In the genuinely private sector, and for schemes that are open to new money, there is a bit of a market test: funds won’t keep on investing in particular companies/products if investors are withdrawing their funds or new investors are going elsewhere.  But that doesn’t grapple with the moral point.   Personally, it leaves me uncomfortable with collective investment vehicles, unless they are very clear in advance of what sorts of companies, or governments, they’ll invest with.  You make your choices and I’ll make mine.  And all  but the most scrupulous –  or most morally indifferent –  will almost inevitably have to make trade-offs: what matters enough to adjust one’s investment (or consumer custom) in response to.

As it happens, I’m a trustee of a superannuation scheme –  the Reserve Bank Staff Superannuation and Provident Fund.   Our scheme is not a public body, isn’t subject to the Official Information Act,  and is not subject to any directions from either the Reserve Bank itself or the Minister of Finance. Neither the Crown nor the Bank gets any direct financial benefit from our investment choices.  We aim to ensure that we obey the law, and as the law requires, we seek to act in the best interests of members.  So the investments of our scheme are really only a matter for our members.  Probably the only thing the members have in common is that they work, or once worked (most are now retired) for the Reserve Bank.   Some will be smokers, some won’t.  Some will favour coal mining, others won’t.  Some will support Israel, others won’t.  And so on.

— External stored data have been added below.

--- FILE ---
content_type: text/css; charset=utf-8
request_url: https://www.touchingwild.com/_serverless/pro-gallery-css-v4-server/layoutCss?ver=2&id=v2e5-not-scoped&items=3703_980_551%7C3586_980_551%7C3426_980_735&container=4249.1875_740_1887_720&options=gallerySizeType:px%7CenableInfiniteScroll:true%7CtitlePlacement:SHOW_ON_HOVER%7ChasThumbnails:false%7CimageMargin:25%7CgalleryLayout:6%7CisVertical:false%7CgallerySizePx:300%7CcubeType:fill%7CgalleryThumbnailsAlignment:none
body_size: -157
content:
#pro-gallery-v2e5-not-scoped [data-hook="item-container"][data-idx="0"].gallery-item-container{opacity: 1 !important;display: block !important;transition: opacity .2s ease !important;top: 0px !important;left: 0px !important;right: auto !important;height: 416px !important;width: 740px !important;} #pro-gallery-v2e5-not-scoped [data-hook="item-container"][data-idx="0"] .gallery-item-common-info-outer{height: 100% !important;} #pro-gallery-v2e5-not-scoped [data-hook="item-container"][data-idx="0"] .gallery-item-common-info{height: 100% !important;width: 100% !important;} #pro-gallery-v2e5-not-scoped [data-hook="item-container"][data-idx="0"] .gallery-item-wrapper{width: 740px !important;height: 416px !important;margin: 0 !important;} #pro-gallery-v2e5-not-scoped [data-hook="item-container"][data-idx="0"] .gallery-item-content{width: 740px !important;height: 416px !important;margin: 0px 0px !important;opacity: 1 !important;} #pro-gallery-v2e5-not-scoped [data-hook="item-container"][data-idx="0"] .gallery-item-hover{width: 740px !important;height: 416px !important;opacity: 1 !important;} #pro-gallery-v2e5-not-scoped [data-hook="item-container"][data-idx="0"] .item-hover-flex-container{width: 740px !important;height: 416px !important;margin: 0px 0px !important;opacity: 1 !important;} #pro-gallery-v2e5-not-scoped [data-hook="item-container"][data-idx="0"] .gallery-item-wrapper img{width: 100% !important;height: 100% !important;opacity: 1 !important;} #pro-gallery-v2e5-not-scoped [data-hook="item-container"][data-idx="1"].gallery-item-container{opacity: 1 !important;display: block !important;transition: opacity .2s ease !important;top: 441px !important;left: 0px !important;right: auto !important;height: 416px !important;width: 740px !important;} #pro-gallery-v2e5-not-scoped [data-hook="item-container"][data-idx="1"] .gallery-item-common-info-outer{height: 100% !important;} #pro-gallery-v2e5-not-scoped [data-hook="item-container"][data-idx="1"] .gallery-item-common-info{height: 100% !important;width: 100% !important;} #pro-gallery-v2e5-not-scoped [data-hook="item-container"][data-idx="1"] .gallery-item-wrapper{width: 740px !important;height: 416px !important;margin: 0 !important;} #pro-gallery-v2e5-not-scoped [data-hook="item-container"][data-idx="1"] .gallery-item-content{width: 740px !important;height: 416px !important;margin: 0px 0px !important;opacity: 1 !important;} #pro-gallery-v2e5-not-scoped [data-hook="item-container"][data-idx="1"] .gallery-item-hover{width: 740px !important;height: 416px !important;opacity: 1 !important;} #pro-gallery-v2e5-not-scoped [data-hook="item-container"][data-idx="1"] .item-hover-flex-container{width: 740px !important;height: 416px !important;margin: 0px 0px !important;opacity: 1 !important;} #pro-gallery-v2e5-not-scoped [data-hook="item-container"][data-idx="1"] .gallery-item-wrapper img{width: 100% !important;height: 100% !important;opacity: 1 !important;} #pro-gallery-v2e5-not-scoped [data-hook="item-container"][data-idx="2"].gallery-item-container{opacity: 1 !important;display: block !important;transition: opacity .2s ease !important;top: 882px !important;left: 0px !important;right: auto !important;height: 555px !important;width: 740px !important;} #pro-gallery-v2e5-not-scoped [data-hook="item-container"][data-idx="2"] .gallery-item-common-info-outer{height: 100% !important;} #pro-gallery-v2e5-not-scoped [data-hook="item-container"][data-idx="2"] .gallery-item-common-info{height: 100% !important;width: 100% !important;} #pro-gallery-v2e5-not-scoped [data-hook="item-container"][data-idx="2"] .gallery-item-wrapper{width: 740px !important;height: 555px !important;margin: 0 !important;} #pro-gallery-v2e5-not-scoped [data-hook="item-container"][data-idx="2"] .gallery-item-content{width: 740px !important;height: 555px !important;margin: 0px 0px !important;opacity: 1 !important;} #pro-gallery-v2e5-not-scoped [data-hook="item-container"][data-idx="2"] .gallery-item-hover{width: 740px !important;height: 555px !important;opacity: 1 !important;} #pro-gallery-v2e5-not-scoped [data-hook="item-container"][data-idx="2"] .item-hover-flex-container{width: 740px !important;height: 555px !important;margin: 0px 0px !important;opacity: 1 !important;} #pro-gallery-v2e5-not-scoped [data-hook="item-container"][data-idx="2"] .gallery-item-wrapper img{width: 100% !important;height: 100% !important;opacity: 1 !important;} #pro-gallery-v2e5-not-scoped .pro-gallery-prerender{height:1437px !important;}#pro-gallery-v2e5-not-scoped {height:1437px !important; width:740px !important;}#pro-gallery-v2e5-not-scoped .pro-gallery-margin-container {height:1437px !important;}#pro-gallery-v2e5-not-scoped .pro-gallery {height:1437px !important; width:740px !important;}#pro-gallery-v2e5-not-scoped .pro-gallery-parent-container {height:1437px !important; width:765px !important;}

Quite how the trustees of such a fund should invest, or avoid investing, is quite a challenge.  Since we have fiduciary responsibilities, it can’t just be on the basis of the personal preferences –  likes and dislikes –  of individual trustees –  let alone, some prevailing public “mood”.  In an age where one can no longer count on much common ground in values, morality etc, it is probably another reason to welcome the demise of old-fashioned workplace savings schemes.